Selected excerpt:
=== Section Start ===
Tuesday, 2 October 2007

Balzac and the Little Chinese Seamstress (2002)

Balzac and the Little Chinese Seamstress (2002)When the 2 city boys - Ma and Luo - are sent to the remote mountainous village during the Cultural Revolution to be 're-educated' and to rid of themselves their bourgeois backgrounds, they end up educate and indeed impart the ignorant villagers their bourgeois ways. Sweet poetic justice to the insane movement, one might say.

What's more bourgeois than Mozart's music and French literature by Honoré de Balzac? Bear in mind that the word 'bourgeois' comes from French, and Balzac and Karl Marx were in fact contemporary to each other.

Ma brings the bourgeois music of Mozart to the village under the guise of Chinese music. Luo's reactionary background stems from the fact that his father had once fitted a false tooth for Chiang Kai-shek, but later he did dental filling for the Chief using the banned book of Western medicine. The Tailor make French fashion inspired by the French novels. Most importantly, the Little Seamstress has completely turned French.

This film also tackles something similar to Zhang Yimou's Riding Alone for Thousands of Miles (2005) in the 2 pairs of distinct, but closely related issues of collectivism vs individualism, countryside vs city except that the conclusions are opposite. This isn't surprising given that the period where these 2 films are set against. This film concludes with individualism and city triumphant because the story set in a time of cultural desert (early 1970s), while in Zhang's film collectivism and countryside wins out because the story set in a period (2005) of breathtaking change.

This film is directed by Dai Sijie (戴思杰), who also directed The Chinese Botanist's Daughters (2006). This movie is based on his novel, which in turns is based on his own experience in the reeducation in rural Sichuan. Like the hero in the novel/movie, Dai left China to study in France.

Undoubtedly this seamstress business and title role grew out of his own experience. His father owned a tailor shop, and he became a tailor himself. And the tag-line in the movie poster reads, "A tailor-made love story". How very true on more levels than one!

This movie, and other of his movies and novels are well received in France as they draw very much on French and Chinese culture. It make good cultural bridge movies.
=== Section End ===
Data section:
=== Section Start ===
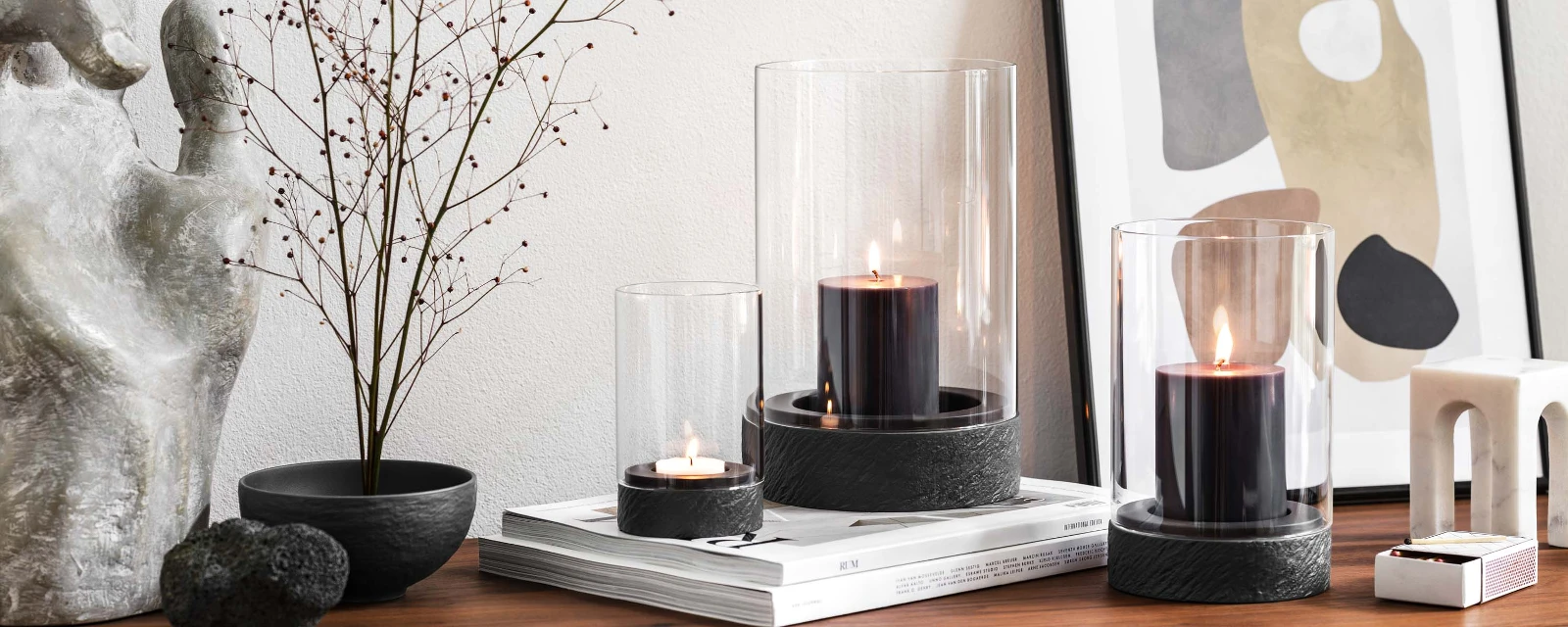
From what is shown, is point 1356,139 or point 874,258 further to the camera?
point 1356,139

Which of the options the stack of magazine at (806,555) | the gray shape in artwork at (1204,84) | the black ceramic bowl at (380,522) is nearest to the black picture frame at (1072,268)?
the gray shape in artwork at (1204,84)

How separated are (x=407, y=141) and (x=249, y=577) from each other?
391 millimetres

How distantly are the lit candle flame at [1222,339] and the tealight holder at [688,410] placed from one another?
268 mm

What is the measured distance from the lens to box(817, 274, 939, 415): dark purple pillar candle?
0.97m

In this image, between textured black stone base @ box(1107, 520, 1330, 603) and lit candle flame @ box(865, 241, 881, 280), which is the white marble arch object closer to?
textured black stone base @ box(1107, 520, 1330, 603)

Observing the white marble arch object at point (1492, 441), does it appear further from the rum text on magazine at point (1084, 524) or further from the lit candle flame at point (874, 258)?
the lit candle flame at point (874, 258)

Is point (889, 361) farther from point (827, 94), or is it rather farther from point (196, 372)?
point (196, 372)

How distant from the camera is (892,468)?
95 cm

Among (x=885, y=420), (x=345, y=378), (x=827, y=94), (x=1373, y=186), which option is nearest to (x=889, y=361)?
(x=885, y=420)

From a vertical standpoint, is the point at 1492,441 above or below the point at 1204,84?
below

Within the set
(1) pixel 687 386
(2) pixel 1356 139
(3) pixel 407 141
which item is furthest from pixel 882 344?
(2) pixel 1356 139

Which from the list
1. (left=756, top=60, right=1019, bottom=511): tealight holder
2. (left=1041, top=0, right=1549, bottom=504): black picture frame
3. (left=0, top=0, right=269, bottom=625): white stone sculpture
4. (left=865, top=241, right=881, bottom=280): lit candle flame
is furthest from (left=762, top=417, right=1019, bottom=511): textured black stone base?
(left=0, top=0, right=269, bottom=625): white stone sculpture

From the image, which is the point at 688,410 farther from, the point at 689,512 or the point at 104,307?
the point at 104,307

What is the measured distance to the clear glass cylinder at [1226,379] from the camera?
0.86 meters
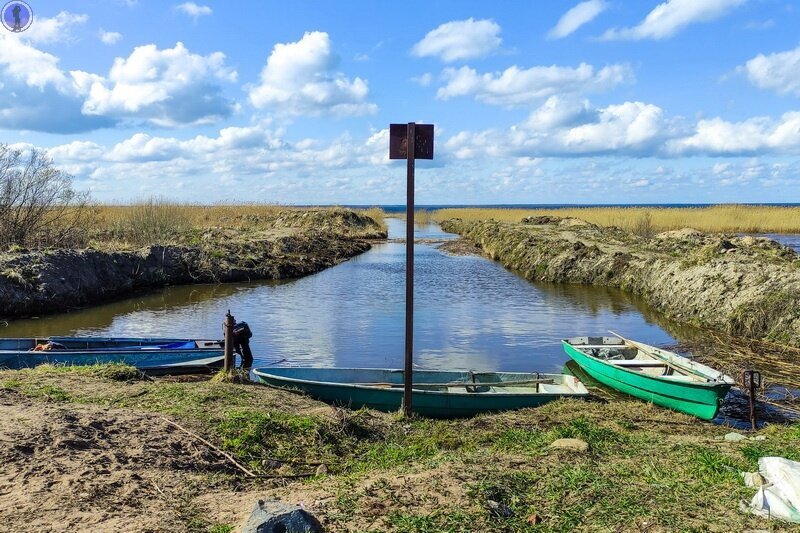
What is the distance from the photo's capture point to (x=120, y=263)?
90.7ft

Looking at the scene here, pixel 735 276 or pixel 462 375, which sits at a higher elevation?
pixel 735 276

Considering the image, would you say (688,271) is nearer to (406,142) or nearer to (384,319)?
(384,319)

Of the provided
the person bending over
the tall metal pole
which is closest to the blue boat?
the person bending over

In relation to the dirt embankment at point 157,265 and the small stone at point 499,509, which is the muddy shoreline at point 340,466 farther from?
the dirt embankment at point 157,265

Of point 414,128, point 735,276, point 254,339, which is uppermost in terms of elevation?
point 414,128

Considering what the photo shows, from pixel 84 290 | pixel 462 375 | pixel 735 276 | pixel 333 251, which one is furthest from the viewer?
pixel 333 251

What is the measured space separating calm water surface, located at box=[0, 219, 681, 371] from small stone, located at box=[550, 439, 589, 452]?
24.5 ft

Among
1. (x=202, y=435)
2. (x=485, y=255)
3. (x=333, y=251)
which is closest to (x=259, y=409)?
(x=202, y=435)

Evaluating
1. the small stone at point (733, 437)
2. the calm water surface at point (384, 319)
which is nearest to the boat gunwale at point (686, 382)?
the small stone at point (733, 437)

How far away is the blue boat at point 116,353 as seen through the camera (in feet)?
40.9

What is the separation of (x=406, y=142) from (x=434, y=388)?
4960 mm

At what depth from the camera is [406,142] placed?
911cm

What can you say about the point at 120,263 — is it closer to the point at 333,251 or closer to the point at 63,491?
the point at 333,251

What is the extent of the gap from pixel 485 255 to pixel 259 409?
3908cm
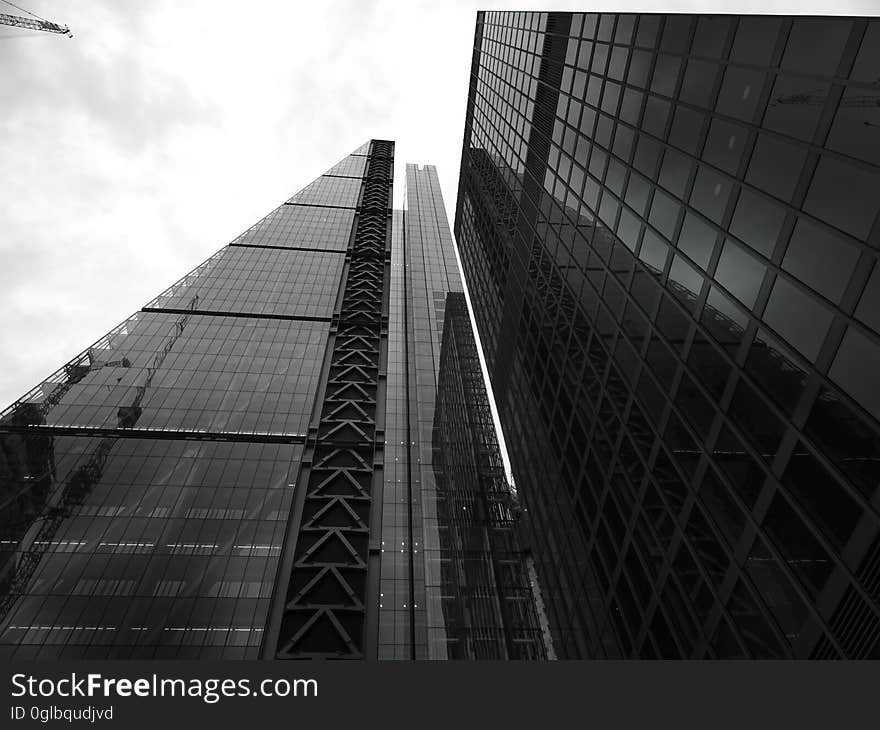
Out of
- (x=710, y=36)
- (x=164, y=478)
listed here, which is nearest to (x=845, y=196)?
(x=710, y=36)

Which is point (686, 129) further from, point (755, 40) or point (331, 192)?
=== Section End ===
Task:
List every film the film review names by title, with the year given for each. The rows have no connection to the film review.

Problem solution:
Balzac and the Little Chinese Seamstress (2002)
Riding Alone for Thousands of Miles (2005)
The Chinese Botanist's Daughters (2006)